Start with a clean slate: Integration testing with PostgreSQL

Programming Apr 21, 2025

We have been using PostgreSQL as our primary database in production for 4 over years, however over time, as our database grew bigger and reached over 500 tables in a single monolithic application, we had to come up with smart ways to manage it. PostgreSQL is a database that is capable of handling hundreds of tables and billions of rows, however it doesn't necessarily mean it will be easy to develop applications in a such setting. In this post, I am going to write down how I have tackled some bottlenecks in the integration testing pipeline at Carbon Health by speeding up and increasing isolation of our integration test pipelines. The solution powers our CI/CD pipelines for the last 2 years.

This blog post's topic is my upcoming presentation at PGDay Chicago 2025. Conference slides accessible at https://pgday.dogac.dev/.

Link to the tool: github.com/Dogacel/pg_test_table_track

Problem

A short anectode on monoliths: Microservices is something we often hear about but usually a far reality for many of us. Monoliths (monos: single/one, lithos: stone) still work pretty great in many real-world settings and they only bear a subset of management problems microservices have. One of the core problems in Monoliths is its huge codebase and slow build times. You don't need to open 3 pull requests just to do some CRUD operations on a basic database table, and jump back a couple PRs later, because you forgot to add a field to your proto definitions and you gotta open 3 more PRs to add that. That sounds neat, however most likely, the total CI/CD runtimes of your 6 PRs will be still less than a single PR check in the monolith's PR, just to see your linter failed after 45 minutes, because you failed to define a constant for a magic number, yikes. If you want to have a productive and effective development environment with your Monolith, you have to do some optimizations in your CI/CD and testing environment.

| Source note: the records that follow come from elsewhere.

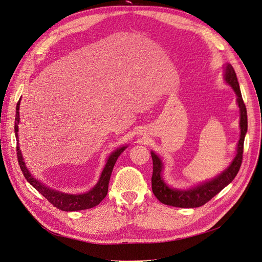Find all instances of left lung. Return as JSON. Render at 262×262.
Listing matches in <instances>:
<instances>
[{
  "label": "left lung",
  "mask_w": 262,
  "mask_h": 262,
  "mask_svg": "<svg viewBox=\"0 0 262 262\" xmlns=\"http://www.w3.org/2000/svg\"><path fill=\"white\" fill-rule=\"evenodd\" d=\"M224 80L229 84L236 95V105L240 110V139H238L235 156L230 165L225 170L212 178L211 180L201 182V183L188 188H176L169 186L164 178L163 170L164 163L156 153L151 151L153 161V174H152V190L155 197L164 204L177 208H198L206 204L214 196L230 184L237 174L242 164L243 146L245 135L247 133V113L246 107L242 98L240 85L237 82L235 72L231 64L226 63L224 67Z\"/></svg>",
  "instance_id": "8db88e82"
}]
</instances>
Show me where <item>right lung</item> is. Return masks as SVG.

Background: So a little background about our company before we start,

Our tech-stack consists of a monolithic server supported by 30+ micro-services.
We host our services on cloud, our primary choice of database is PostgreSQL.
We have over 500 tables serving more than 10TBs of data.
We have about 6 distinct development teams.

As you might have guessed, those 500 tables are causing a big trouble in our CI/CD pipelines. Almost more than half of our 9000+ tests in our monolith are also integration tests, meaning they use a PostgreSQL instance to run queries. And over time, our pipeline has became painfully slow and annoying to work with, which lead me to come up with a solution.

Integration tests

Integration testing checks whether different parts of a system work together correctly as a whole. Unit testing focuses on testing individual components.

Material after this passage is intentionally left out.